===== DATASET RECORDS

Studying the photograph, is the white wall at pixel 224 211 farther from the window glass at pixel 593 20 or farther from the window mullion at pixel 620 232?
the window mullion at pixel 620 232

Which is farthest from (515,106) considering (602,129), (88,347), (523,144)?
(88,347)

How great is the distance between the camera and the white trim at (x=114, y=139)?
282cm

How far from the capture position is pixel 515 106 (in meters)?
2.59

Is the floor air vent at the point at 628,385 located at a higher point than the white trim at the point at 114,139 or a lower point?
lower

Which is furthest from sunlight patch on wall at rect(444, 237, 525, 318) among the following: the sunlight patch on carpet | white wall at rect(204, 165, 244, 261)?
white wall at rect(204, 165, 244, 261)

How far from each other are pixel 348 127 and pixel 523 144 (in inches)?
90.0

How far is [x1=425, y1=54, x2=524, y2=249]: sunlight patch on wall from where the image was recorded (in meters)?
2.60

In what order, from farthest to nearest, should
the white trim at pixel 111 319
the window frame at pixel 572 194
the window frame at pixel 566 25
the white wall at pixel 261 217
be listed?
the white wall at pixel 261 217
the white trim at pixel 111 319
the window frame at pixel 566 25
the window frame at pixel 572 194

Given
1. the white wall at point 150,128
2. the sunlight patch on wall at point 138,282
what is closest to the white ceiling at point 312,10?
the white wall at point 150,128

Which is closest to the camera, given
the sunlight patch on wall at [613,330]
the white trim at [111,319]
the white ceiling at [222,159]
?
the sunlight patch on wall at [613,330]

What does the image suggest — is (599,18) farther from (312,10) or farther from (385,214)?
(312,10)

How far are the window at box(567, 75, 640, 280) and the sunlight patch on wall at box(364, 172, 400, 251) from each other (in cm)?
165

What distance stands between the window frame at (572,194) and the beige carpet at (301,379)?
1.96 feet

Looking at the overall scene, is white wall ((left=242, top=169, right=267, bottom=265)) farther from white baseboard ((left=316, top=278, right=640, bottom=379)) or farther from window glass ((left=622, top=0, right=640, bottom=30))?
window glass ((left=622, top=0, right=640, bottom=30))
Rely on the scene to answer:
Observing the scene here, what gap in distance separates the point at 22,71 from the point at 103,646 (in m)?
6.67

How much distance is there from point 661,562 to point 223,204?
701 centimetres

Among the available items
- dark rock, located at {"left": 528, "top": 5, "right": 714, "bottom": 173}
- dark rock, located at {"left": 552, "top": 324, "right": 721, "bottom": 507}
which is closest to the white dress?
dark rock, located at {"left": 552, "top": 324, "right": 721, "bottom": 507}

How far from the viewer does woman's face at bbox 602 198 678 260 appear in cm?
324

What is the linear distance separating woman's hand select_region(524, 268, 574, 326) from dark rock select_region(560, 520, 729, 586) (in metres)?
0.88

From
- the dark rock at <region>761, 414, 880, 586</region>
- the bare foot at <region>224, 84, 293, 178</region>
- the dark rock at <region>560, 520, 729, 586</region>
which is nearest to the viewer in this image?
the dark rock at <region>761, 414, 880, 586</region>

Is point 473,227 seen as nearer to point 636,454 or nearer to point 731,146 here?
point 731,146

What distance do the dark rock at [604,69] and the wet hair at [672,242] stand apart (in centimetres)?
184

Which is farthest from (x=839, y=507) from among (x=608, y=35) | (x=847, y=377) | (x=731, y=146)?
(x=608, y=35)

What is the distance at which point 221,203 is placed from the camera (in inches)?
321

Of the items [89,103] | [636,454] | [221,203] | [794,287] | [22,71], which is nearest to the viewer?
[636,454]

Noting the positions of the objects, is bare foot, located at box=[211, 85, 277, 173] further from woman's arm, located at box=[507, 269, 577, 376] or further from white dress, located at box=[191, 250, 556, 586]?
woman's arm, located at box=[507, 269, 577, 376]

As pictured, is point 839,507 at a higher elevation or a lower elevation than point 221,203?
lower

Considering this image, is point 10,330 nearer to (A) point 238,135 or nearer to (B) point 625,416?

==========

PROBLEM DETAILS — Return every one of the items above, copied word for word.

SOLUTION TO THE EXERCISE —
Studying the photograph, is the white wall at pixel 224 211 farther from the window glass at pixel 593 20 or farther from the window mullion at pixel 620 232?
the window mullion at pixel 620 232

Which is farthest from (515,106) considering (602,129), (88,347), (523,144)?
(88,347)

How great is the distance between the camera and the white trim at (x=114, y=139)?
282cm

How far from the capture position is pixel 515 106 (in meters)?
2.59

Is the floor air vent at the point at 628,385 located at a higher point than the white trim at the point at 114,139 or a lower point?
lower

Which is furthest from sunlight patch on wall at rect(444, 237, 525, 318) among the following: the sunlight patch on carpet | white wall at rect(204, 165, 244, 261)?
white wall at rect(204, 165, 244, 261)

How far from each other are pixel 348 127 and pixel 523 144 (in inches)?
90.0

How far is [x1=425, y1=54, x2=524, y2=249]: sunlight patch on wall from where the image was recorded (in meters)?
2.60

In what order, from farthest to nearest, should
the white trim at pixel 111 319
the window frame at pixel 572 194
the window frame at pixel 566 25
the white wall at pixel 261 217
be listed?
the white wall at pixel 261 217
the white trim at pixel 111 319
the window frame at pixel 566 25
the window frame at pixel 572 194

Given
1. the white wall at point 150,128
2. the sunlight patch on wall at point 138,282
what is closest to the white ceiling at point 312,10?
the white wall at point 150,128

Which is closest to the camera, given
the sunlight patch on wall at [613,330]
the white trim at [111,319]
the white ceiling at [222,159]
?
the sunlight patch on wall at [613,330]

What does the image suggest — is (599,18) farther from (312,10) or farther from (385,214)?
(312,10)

How far are the window at box(567, 75, 640, 280) and the sunlight patch on wall at box(364, 172, 400, 251) from each other (in cm)?
165

What distance stands between the window frame at (572,194) and the beige carpet at (301,379)?
1.96 feet

Looking at the overall scene, is white wall ((left=242, top=169, right=267, bottom=265)) farther from white baseboard ((left=316, top=278, right=640, bottom=379)) or farther from window glass ((left=622, top=0, right=640, bottom=30))?
window glass ((left=622, top=0, right=640, bottom=30))
Rely on the scene to answer:
Observing the scene here, what gap in distance separates the point at 22,71 from the point at 103,646 (in m)?
6.67

How much distance is there from point 661,562 to point 223,204?
701 centimetres

Among the available items
- dark rock, located at {"left": 528, "top": 5, "right": 714, "bottom": 173}
- dark rock, located at {"left": 552, "top": 324, "right": 721, "bottom": 507}
which is closest to the white dress?
dark rock, located at {"left": 552, "top": 324, "right": 721, "bottom": 507}

How far from the viewer does woman's face at bbox 602 198 678 260 appear in cm?
324

What is the linear distance separating woman's hand select_region(524, 268, 574, 326) from dark rock select_region(560, 520, 729, 586) (in metres)?
0.88

From
- the dark rock at <region>761, 414, 880, 586</region>
- the bare foot at <region>224, 84, 293, 178</region>
- the dark rock at <region>560, 520, 729, 586</region>
which is nearest to the viewer in this image?
the dark rock at <region>761, 414, 880, 586</region>

Is point 473,227 seen as nearer to point 636,454 or nearer to point 731,146 here?
point 731,146

What distance do the dark rock at [604,69] and the wet hair at [672,242] stand apart (in centimetres)?
184

Which is farthest from (x=839, y=507) from among (x=608, y=35) | (x=847, y=377) | (x=731, y=146)?
(x=608, y=35)

What is the distance at which point 221,203 is placed from the camera (in inches)?
321

Of the items [89,103] | [636,454] | [221,203] | [794,287] | [22,71], which is nearest to the viewer?
[636,454]

Noting the positions of the objects, is bare foot, located at box=[211, 85, 277, 173] further from woman's arm, located at box=[507, 269, 577, 376] or further from white dress, located at box=[191, 250, 556, 586]?
woman's arm, located at box=[507, 269, 577, 376]

As pictured, is point 839,507 at a higher elevation or a lower elevation than point 221,203?
lower

Considering this image, is point 10,330 nearer to (A) point 238,135 or nearer to (B) point 625,416?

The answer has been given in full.